▸ **Problem to work on**
Type out all the data below, word for word.
=== Section Start ===
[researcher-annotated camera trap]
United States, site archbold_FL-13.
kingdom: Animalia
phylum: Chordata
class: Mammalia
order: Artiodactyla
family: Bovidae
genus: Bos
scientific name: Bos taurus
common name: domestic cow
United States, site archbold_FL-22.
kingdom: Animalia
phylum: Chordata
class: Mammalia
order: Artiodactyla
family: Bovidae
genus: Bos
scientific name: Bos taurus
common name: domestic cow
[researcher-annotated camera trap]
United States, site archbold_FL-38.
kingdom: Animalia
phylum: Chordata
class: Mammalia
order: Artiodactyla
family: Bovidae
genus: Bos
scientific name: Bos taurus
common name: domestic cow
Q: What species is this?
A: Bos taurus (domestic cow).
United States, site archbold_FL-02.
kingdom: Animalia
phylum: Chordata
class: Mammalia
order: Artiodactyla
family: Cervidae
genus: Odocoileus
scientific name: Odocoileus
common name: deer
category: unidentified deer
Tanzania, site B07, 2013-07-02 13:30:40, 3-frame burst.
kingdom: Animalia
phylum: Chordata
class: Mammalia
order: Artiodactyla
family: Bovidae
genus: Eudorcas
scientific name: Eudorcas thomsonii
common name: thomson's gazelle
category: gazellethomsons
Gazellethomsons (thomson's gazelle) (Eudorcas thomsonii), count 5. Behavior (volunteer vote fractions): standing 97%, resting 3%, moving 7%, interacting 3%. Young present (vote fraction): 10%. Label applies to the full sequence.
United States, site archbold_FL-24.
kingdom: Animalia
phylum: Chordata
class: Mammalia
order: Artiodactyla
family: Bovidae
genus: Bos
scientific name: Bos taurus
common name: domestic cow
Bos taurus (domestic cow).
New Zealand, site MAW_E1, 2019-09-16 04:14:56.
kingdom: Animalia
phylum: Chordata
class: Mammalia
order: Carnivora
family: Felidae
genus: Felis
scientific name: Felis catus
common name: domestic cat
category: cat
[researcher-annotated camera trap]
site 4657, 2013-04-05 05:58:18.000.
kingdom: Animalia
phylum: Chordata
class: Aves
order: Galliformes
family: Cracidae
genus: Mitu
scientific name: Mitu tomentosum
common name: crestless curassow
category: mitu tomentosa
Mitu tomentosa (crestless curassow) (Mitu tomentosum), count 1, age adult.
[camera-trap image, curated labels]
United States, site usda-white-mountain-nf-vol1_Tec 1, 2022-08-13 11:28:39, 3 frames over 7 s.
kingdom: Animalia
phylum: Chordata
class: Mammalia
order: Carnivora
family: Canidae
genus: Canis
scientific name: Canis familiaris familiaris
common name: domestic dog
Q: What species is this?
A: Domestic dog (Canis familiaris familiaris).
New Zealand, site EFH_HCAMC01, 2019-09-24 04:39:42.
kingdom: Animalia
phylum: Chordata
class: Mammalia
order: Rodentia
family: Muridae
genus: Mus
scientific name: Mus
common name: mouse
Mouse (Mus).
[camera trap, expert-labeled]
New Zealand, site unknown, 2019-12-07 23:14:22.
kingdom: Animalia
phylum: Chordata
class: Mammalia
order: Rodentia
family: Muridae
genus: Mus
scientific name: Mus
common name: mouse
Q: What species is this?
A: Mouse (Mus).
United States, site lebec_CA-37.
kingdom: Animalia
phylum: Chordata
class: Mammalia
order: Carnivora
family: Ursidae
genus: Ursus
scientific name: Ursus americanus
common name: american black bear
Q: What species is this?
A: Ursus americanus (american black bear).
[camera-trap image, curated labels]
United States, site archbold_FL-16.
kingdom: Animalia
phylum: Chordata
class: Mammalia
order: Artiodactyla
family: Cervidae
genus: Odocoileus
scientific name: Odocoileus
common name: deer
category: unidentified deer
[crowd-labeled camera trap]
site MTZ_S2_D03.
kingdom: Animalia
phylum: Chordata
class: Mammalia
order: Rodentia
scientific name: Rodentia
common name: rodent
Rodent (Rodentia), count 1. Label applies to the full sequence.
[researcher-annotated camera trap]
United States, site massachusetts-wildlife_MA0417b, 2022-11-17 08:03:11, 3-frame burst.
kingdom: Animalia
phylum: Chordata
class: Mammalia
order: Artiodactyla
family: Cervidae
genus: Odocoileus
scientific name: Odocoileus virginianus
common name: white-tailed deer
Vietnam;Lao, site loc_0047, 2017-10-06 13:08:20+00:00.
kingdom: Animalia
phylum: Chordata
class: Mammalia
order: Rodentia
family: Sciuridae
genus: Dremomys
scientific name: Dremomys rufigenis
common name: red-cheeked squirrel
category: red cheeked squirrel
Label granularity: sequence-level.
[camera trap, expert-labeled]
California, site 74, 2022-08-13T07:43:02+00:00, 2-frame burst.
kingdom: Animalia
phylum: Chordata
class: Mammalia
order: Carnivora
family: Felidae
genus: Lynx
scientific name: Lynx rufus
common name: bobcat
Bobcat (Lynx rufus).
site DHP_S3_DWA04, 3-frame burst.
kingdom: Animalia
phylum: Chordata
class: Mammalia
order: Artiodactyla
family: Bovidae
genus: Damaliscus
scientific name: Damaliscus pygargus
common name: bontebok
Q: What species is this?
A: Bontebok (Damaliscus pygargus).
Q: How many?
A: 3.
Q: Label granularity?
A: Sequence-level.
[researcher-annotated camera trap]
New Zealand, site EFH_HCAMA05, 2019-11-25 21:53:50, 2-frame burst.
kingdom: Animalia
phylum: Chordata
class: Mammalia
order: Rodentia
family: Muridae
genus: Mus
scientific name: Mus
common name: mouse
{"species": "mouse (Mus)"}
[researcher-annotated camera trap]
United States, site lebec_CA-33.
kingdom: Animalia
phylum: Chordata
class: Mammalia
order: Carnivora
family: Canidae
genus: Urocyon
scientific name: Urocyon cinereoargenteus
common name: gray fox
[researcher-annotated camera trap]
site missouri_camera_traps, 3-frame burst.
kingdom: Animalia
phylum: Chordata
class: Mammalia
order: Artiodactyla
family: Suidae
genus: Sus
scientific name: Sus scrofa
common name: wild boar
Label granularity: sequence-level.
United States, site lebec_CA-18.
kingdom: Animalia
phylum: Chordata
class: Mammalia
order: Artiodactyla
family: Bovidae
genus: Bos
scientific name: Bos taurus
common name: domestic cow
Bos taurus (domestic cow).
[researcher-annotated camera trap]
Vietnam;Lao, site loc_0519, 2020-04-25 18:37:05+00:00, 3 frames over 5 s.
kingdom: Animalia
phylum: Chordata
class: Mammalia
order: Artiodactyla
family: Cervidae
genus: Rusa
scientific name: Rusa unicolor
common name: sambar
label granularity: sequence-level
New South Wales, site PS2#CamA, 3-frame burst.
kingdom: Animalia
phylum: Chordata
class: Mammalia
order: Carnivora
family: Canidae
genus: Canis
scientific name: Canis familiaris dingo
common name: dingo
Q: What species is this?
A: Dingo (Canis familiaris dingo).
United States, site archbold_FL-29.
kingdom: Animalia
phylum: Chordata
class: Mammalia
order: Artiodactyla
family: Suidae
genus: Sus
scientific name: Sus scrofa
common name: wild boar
=== Section End ===
▸ **Solution below**
[researcher-annotated camera trap]
United States, site archbold_FL-13.
kingdom: Animalia
phylum: Chordata
class: Mammalia
order: Artiodactyla
family: Bovidae
genus: Bos
scientific name: Bos taurus
common name: domestic cow
United States, site archbold_FL-22.
kingdom: Animalia
phylum: Chordata
class: Mammalia
order: Artiodactyla
family: Bovidae
genus: Bos
scientific name: Bos taurus
common name: domestic cow
[researcher-annotated camera trap]
United States, site archbold_FL-38.
kingdom: Animalia
phylum: Chordata
class: Mammalia
order: Artiodactyla
family: Bovidae
genus: Bos
scientific name: Bos taurus
common name: domestic cow
Q: What species is this?
A: Bos taurus (domestic cow).
United States, site archbold_FL-02.
kingdom: Animalia
phylum: Chordata
class: Mammalia
order: Artiodactyla
family: Cervidae
genus: Odocoileus
scientific name: Odocoileus
common name: deer
category: unidentified deer
Tanzania, site B07, 2013-07-02 13:30:40, 3-frame burst.
kingdom: Animalia
phylum: Chordata
class: Mammalia
order: Artiodactyla
family: Bovidae
genus: Eudorcas
scientific name: Eudorcas thomsonii
common name: thomson's gazelle
category: gazellethomsons
Gazellethomsons (thomson's gazelle) (Eudorcas thomsonii), count 5. Behavior (volunteer vote fractions): standing 97%, resting 3%, moving 7%, interacting 3%. Young present (vote fraction): 10%. Label applies to the full sequence.
United States, site archbold_FL-24.
kingdom: Animalia
phylum: Chordata
class: Mammalia
order: Artiodactyla
family: Bovidae
genus: Bos
scientific name: Bos taurus
common name: domestic cow
Bos taurus (domestic cow).
New Zealand, site MAW_E1, 2019-09-16 04:14:56.
kingdom: Animalia
phylum: Chordata
class: Mammalia
order: Carnivora
family: Felidae
genus: Felis
scientific name: Felis catus
common name: domestic cat
category: cat
[researcher-annotated camera trap]
site 4657, 2013-04-05 05:58:18.000.
kingdom: Animalia
phylum: Chordata
class: Aves
order: Galliformes
family: Cracidae
genus: Mitu
scientific name: Mitu tomentosum
common name: crestless curassow
category: mitu tomentosa
Mitu tomentosa (crestless curassow) (Mitu tomentosum), count 1, age adult.
[camera-trap image, curated labels]
United States, site usda-white-mountain-nf-vol1_Tec 1, 2022-08-13 11:28:39, 3 frames over 7 s.
kingdom: Animalia
phylum: Chordata
class: Mammalia
order: Carnivora
family: Canidae
genus: Canis
scientific name: Canis familiaris familiaris
common name: domestic dog
Q: What species is this?
A: Domestic dog (Canis familiaris familiaris).
New Zealand, site EFH_HCAMC01, 2019-09-24 04:39:42.
kingdom: Animalia
phylum: Chordata
class: Mammalia
order: Rodentia
family: Muridae
genus: Mus
scientific name: Mus
common name: mouse
Mouse (Mus).
[camera trap, expert-labeled]
New Zealand, site unknown, 2019-12-07 23:14:22.
kingdom: Animalia
phylum: Chordata
class: Mammalia
order: Rodentia
family: Muridae
genus: Mus
scientific name: Mus
common name: mouse
Q: What species is this?
A: Mouse (Mus).
United States, site lebec_CA-37.
kingdom: Animalia
phylum: Chordata
class: Mammalia
order: Carnivora
family: Ursidae
genus: Ursus
scientific name: Ursus americanus
common name: american black bear
Q: What species is this?
A: Ursus americanus (american black bear).
[camera-trap image, curated labels]
United States, site archbold_FL-16.
kingdom: Animalia
phylum: Chordata
class: Mammalia
order: Artiodactyla
family: Cervidae
genus: Odocoileus
scientific name: Odocoileus
common name: deer
category: unidentified deer
[crowd-labeled camera trap]
site MTZ_S2_D03.
kingdom: Animalia
phylum: Chordata
class: Mammalia
order: Rodentia
scientific name: Rodentia
common name: rodent
Rodent (Rodentia), count 1. Label applies to the full sequence.
[researcher-annotated camera trap]
United States, site massachusetts-wildlife_MA0417b, 2022-11-17 08:03:11, 3-frame burst.
kingdom: Animalia
phylum: Chordata
class: Mammalia
order: Artiodactyla
family: Cervidae
genus: Odocoileus
scientific name: Odocoileus virginianus
common name: white-tailed deer
Vietnam;Lao, site loc_0047, 2017-10-06 13:08:20+00:00.
kingdom: Animalia
phylum: Chordata
class: Mammalia
order: Rodentia
family: Sciuridae
genus: Dremomys
scientific name: Dremomys rufigenis
common name: red-cheeked squirrel
category: red cheeked squirrel
Label granularity: sequence-level.
[camera trap, expert-labeled]
California, site 74, 2022-08-13T07:43:02+00:00, 2-frame burst.
kingdom: Animalia
phylum: Chordata
class: Mammalia
order: Carnivora
family: Felidae
genus: Lynx
scientific name: Lynx rufus
common name: bobcat
Bobcat (Lynx rufus).
site DHP_S3_DWA04, 3-frame burst.
kingdom: Animalia
phylum: Chordata
class: Mammalia
order: Artiodactyla
family: Bovidae
genus: Damaliscus
scientific name: Damaliscus pygargus
common name: bontebok
Q: What species is this?
A: Bontebok (Damaliscus pygargus).
Q: How many?
A: 3.
Q: Label granularity?
A: Sequence-level.
[researcher-annotated camera trap]
New Zealand, site EFH_HCAMA05, 2019-11-25 21:53:50, 2-frame burst.
kingdom: Animalia
phylum: Chordata
class: Mammalia
order: Rodentia
family: Muridae
genus: Mus
scientific name: Mus
common name: mouse
{"species": "mouse (Mus)"}
[researcher-annotated camera trap]
United States, site lebec_CA-33.
kingdom: Animalia
phylum: Chordata
class: Mammalia
order: Carnivora
family: Canidae
genus: Urocyon
scientific name: Urocyon cinereoargenteus
common name: gray fox
[researcher-annotated camera trap]
site missouri_camera_traps, 3-frame burst.
kingdom: Animalia
phylum: Chordata
class: Mammalia
order: Artiodactyla
family: Suidae
genus: Sus
scientific name: Sus scrofa
common name: wild boar
Label granularity: sequence-level.
United States, site lebec_CA-18.
kingdom: Animalia
phylum: Chordata
class: Mammalia
order: Artiodactyla
family: Bovidae
genus: Bos
scientific name: Bos taurus
common name: domestic cow
Bos taurus (domestic cow).
[researcher-annotated camera trap]
Vietnam;Lao, site loc_0519, 2020-04-25 18:37:05+00:00, 3 frames over 5 s.
kingdom: Animalia
phylum: Chordata
class: Mammalia
order: Artiodactyla
family: Cervidae
genus: Rusa
scientific name: Rusa unicolor
common name: sambar
label granularity: sequence-level
New South Wales, site PS2#CamA, 3-frame burst.
kingdom: Animalia
phylum: Chordata
class: Mammalia
order: Carnivora
family: Canidae
genus: Canis
scientific name: Canis familiaris dingo
common name: dingo
Q: What species is this?
A: Dingo (Canis familiaris dingo).
United States, site archbold_FL-29.
kingdom: Animalia
phylum: Chordata
class: Mammalia
order: Artiodactyla
family: Suidae
genus: Sus
scientific name: Sus scrofa
common name: wild boar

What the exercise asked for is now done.